───── Dataset ─────

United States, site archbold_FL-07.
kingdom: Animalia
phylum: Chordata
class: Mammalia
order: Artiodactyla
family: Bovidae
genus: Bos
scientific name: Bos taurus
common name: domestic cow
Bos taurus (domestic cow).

─────

## Work required
Quote verbatim the line containing "class: Mammalia" and every line after it through the end of the records above.

## Output of the task
class: Mammalia
order: Artiodactyla
family: Bovidae
genus: Bos
scientific name: Bos taurus
common name: domestic cow
Bos taurus (domestic cow).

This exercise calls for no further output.